Le rapport annuel 2007 de la Confédération syndicale internationale (CSI) [3] met la Suisse sur la sellette, en particulier pour sa protection insuffisante contre les licenciements antisyndicaux. Un délégué du personnel peut être congédié sans autre contrepartie que six mois de salaire (indemnité maximale pour tout salarié en cas de licenciement abusif, la réintégration dans l’entreprise n’étant pas exigible…). Le CSI s’indigne que le Tribunal fédéral de Lausanne ait par exemple condamné le syndicat Comedia à une amende de 1 500 francs pour avoir bloqué une entreprise de presse qui ne respectait pas la convention collective. La mairie de l’époque, socialiste, avait envoyé les forces de l’ordre pour faire respecter « le droit de travailler ». Les entreprises qui refusent l’accès de leurs locaux aux syndicats sont nombreuses. Et ces derniers font preuve d’une frilosité toute helvétique, se refusant à mener des actions pouvant secouer l’inertie ambiante. Ainsi la Suisse fait-elle figure de proue dans la galère de la restructuration néo libérale. Les patrons le savent : la collectivité paie en aides sociales ce qu’ils ne versent pas en salaires et la servilité des travailleurs est en passe de devenir instinctive. Même si ses conditions de vie ne cessent de se dégrader, l’employé individualisé se démobilise chaque jour un peu plus. S’il est aux abois, seul son silence effraie. À quand une jacquerie ?

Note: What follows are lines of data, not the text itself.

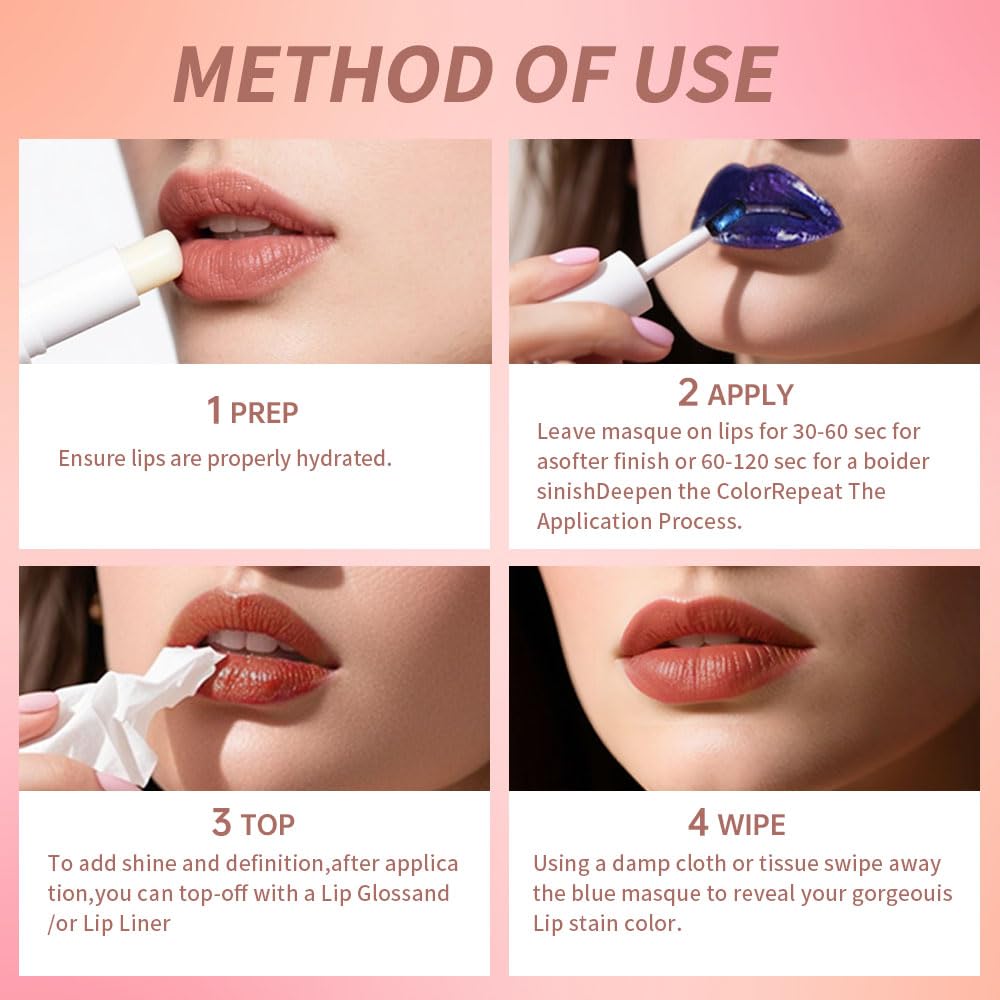 METHOD OF USE

1 PREP
Ensure lips are properly hydrated.

2 APPLY
Leave masque on lips for 30-60 sec for asofter finish or 60-120 sec for a boider sinishDeepen the ColorRepeat The Application Process.

3 TOP
To add shine and definition,after applica tion,you can top-off with a Lip Glossand /or Lip Liner

4 WIPE
Using a damp cloth or tissue swipe away the blue masque to reveal your gorgeouis Lip stain color.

Publié dans CQFD n°51, décembre 2007.


[1] Prénoms modifiés à la demande des personnes interrogées.

[2] En sus de ses parts dans la Société neuchâteloise de presse, Philippe Hersant participe majoritairement dans le groupe Finalosa, éditeur du quotidien suisse La Côte, et des actions au sein de la télévision genevoise Léman Bleu. En 2004 le groupe Hersant-Suisse employait 300 personnes pour un chiffre d’affaires de 33 millions d’euros. Quant à Sauberlin-et-Pfeiffer, ils refusent de publier leurs comptes, n’en ayant pas l’obligation.